# EXERCISE DESCRIPTION
Take the listing below and write it out again exactly, skipping any picture that it holds.

# DATA SHOWN
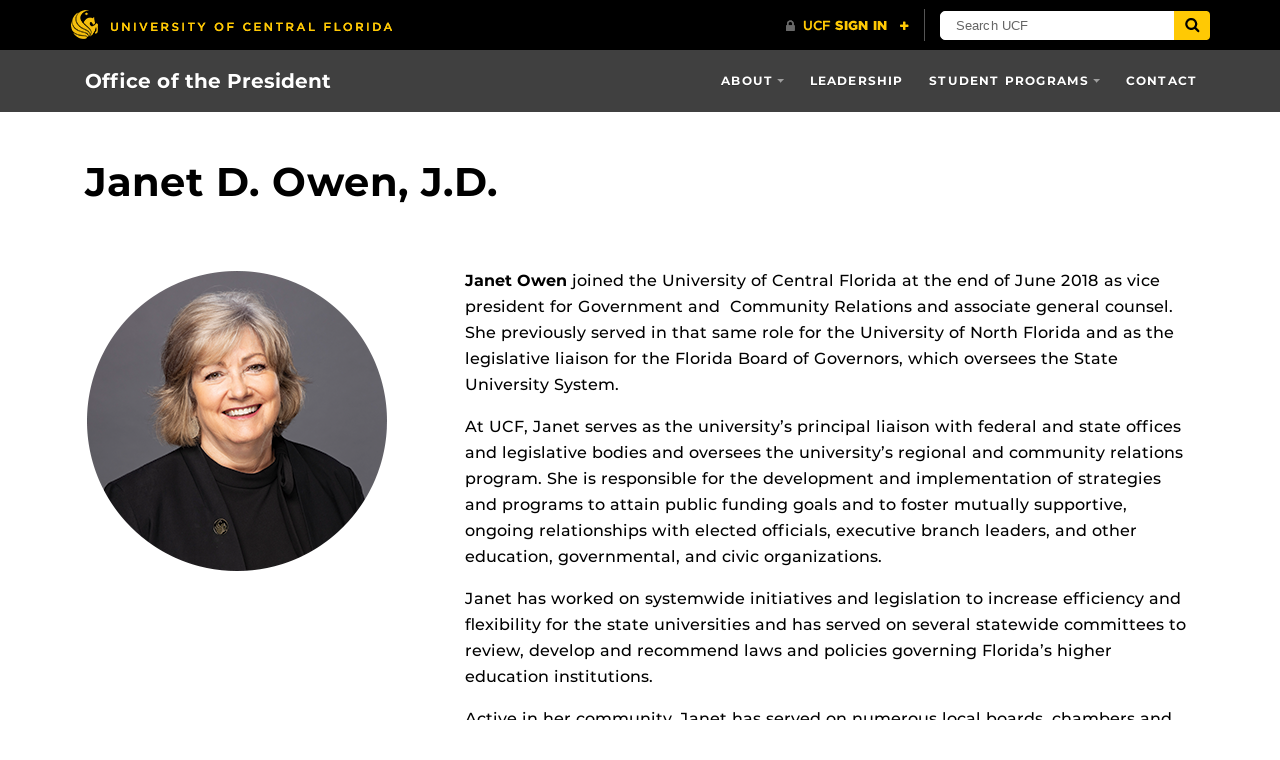

--- FILE ---
content_type: text/css
request_url: https://www.ucf.edu/leadership/president/wp-content/plugins/UCF-Events-Plugin/static/css/ucf-events.min.css?ver=6.8.3
body_size: 64
content:
.ucf-events-classic .ucf-events-list{margin:1.5em 0}.ucf-events-classic .ucf-events-subheadings{text-align:center}.ucf-events-classic .ucf-event-row{display:table-row}.ucf-events-classic .ucf-event-col{display:table-cell;vertical-align:top}.ucf-events-classic .ucf-event{font-size:.9em}.ucf-events-classic .ucf-event-when{min-width:4em;padding:.5em .5em .5em 0}.ucf-events-classic .ucf-event-start-date,.ucf-events-classic .ucf-event-start-time{display:block}.ucf-events-classic .ucf-event-content{padding:.5em 0 .5em .5em}.ucf-events-classic .ucf-event-location,.ucf-events-classic .ucf-event-title{display:block;text-decoration:none}.ucf-events-classic .ucf-event-location:active,.ucf-events-classic .ucf-event-location:focus,.ucf-events-classic .ucf-event-location:hover,.ucf-events-classic .ucf-event-title:active,.ucf-events-classic .ucf-event-title:focus,.ucf-events-classic .ucf-event-title:hover{text-decoration:underline}.ucf-events-classic .ucf-event-location{font-size:.8em;text-transform:uppercase}.ucf_events .ucf-events-modern,.ucf_events .ucf-events-modern-nodesc{line-height:1.4}.ucf-events-modern .ucf-event-row-margin,.ucf-events-modern-nodesc .ucf-event-row-margin{margin-bottom:1.7rem}.ucf_events .ucf-events-modern .ucf-event-row-margin,.ucf_events .ucf-events-modern-nodesc .ucf-event-row-margin{margin-bottom:1.5rem}.ucf-events-modern .ucf-event-when,.ucf-events-modern-nodesc .ucf-event-when{font-size:1.25rem;font-weight:700;text-transform:uppercase}.ucf_events .ucf-events-modern .ucf-event-when,.ucf_events .ucf-events-modern-nodesc .ucf-event-when{font-size:.85rem}.ucf-events-modern .ucf-event-title-wrapper,.ucf-events-modern-nodesc .ucf-event-title-wrapper{margin-bottom:.4rem}.ucf-events-modern .ucf-event-title,.ucf-events-modern-nodesc .ucf-event-title{font-size:1.2rem;font-weight:700;text-decoration:none}.ucf-events-modern .ucf-event-title:active,.ucf-events-modern .ucf-event-title:focus,.ucf-events-modern .ucf-event-title:hover,.ucf-events-modern-nodesc .ucf-event-title:active,.ucf-events-modern-nodesc .ucf-event-title:focus,.ucf-events-modern-nodesc .ucf-event-title:hover{text-decoration:underline}.ucf_events .ucf-events-modern .ucf-event-title,.ucf_events .ucf-events-modern-nodesc .ucf-event-title{font-size:1rem}.ucf-events-modern .ucf-event-description-wrapper,.ucf-events-modern-nodesc .ucf-event-description-wrapper{font-size:.9rem}.ucf_events .ucf-events-modern .ucf-event-description-wrapper,.ucf_events .ucf-events-modern-nodesc .ucf-event-description-wrapper{font-size:.875rem}.ucf-events-modern .ucf-event-description-wrapper a,.ucf-events-modern-nodesc .ucf-event-description-wrapper a{text-decoration:underline}.ucf-events-modern .ucf-event-description-wrapper a:hover,.ucf-events-modern-nodesc .ucf-event-description-wrapper a:hover{text-decoration:none}.ucf-events-modern .ucf-events-error,.ucf-events-modern-nodesc .ucf-events-error{font-weight:700}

# RESPONSE TO THIS EXERCISE
--- FILE ---
content_type: text/css
request_url: https://www.ucf.edu/leadership/president/wp-content/plugins/UCF-Events-Plugin/static/css/ucf-events.min.css?ver=6.8.3
body_size: 64
content:
.ucf-events-classic .ucf-events-list{margin:1.5em 0}.ucf-events-classic .ucf-events-subheadings{text-align:center}.ucf-events-classic .ucf-event-row{display:table-row}.ucf-events-classic .ucf-event-col{display:table-cell;vertical-align:top}.ucf-events-classic .ucf-event{font-size:.9em}.ucf-events-classic .ucf-event-when{min-width:4em;padding:.5em .5em .5em 0}.ucf-events-classic .ucf-event-start-date,.ucf-events-classic .ucf-event-start-time{display:block}.ucf-events-classic .ucf-event-content{padding:.5em 0 .5em .5em}.ucf-events-classic .ucf-event-location,.ucf-events-classic .ucf-event-title{display:block;text-decoration:none}.ucf-events-classic .ucf-event-location:active,.ucf-events-classic .ucf-event-location:focus,.ucf-events-classic .ucf-event-location:hover,.ucf-events-classic .ucf-event-title:active,.ucf-events-classic .ucf-event-title:focus,.ucf-events-classic .ucf-event-title:hover{text-decoration:underline}.ucf-events-classic .ucf-event-location{font-size:.8em;text-transform:uppercase}.ucf_events .ucf-events-modern,.ucf_events .ucf-events-modern-nodesc{line-height:1.4}.ucf-events-modern .ucf-event-row-margin,.ucf-events-modern-nodesc .ucf-event-row-margin{margin-bottom:1.7rem}.ucf_events .ucf-events-modern .ucf-event-row-margin,.ucf_events .ucf-events-modern-nodesc .ucf-event-row-margin{margin-bottom:1.5rem}.ucf-events-modern .ucf-event-when,.ucf-events-modern-nodesc .ucf-event-when{font-size:1.25rem;font-weight:700;text-transform:uppercase}.ucf_events .ucf-events-modern .ucf-event-when,.ucf_events .ucf-events-modern-nodesc .ucf-event-when{font-size:.85rem}.ucf-events-modern .ucf-event-title-wrapper,.ucf-events-modern-nodesc .ucf-event-title-wrapper{margin-bottom:.4rem}.ucf-events-modern .ucf-event-title,.ucf-events-modern-nodesc .ucf-event-title{font-size:1.2rem;font-weight:700;text-decoration:none}.ucf-events-modern .ucf-event-title:active,.ucf-events-modern .ucf-event-title:focus,.ucf-events-modern .ucf-event-title:hover,.ucf-events-modern-nodesc .ucf-event-title:active,.ucf-events-modern-nodesc .ucf-event-title:focus,.ucf-events-modern-nodesc .ucf-event-title:hover{text-decoration:underline}.ucf_events .ucf-events-modern .ucf-event-title,.ucf_events .ucf-events-modern-nodesc .ucf-event-title{font-size:1rem}.ucf-events-modern .ucf-event-description-wrapper,.ucf-events-modern-nodesc .ucf-event-description-wrapper{font-size:.9rem}.ucf_events .ucf-events-modern .ucf-event-description-wrapper,.ucf_events .ucf-events-modern-nodesc .ucf-event-description-wrapper{font-size:.875rem}.ucf-events-modern .ucf-event-description-wrapper a,.ucf-events-modern-nodesc .ucf-event-description-wrapper a{text-decoration:underline}.ucf-events-modern .ucf-event-description-wrapper a:hover,.ucf-events-modern-nodesc .ucf-event-description-wrapper a:hover{text-decoration:none}.ucf-events-modern .ucf-events-error,.ucf-events-modern-nodesc .ucf-events-error{font-weight:700}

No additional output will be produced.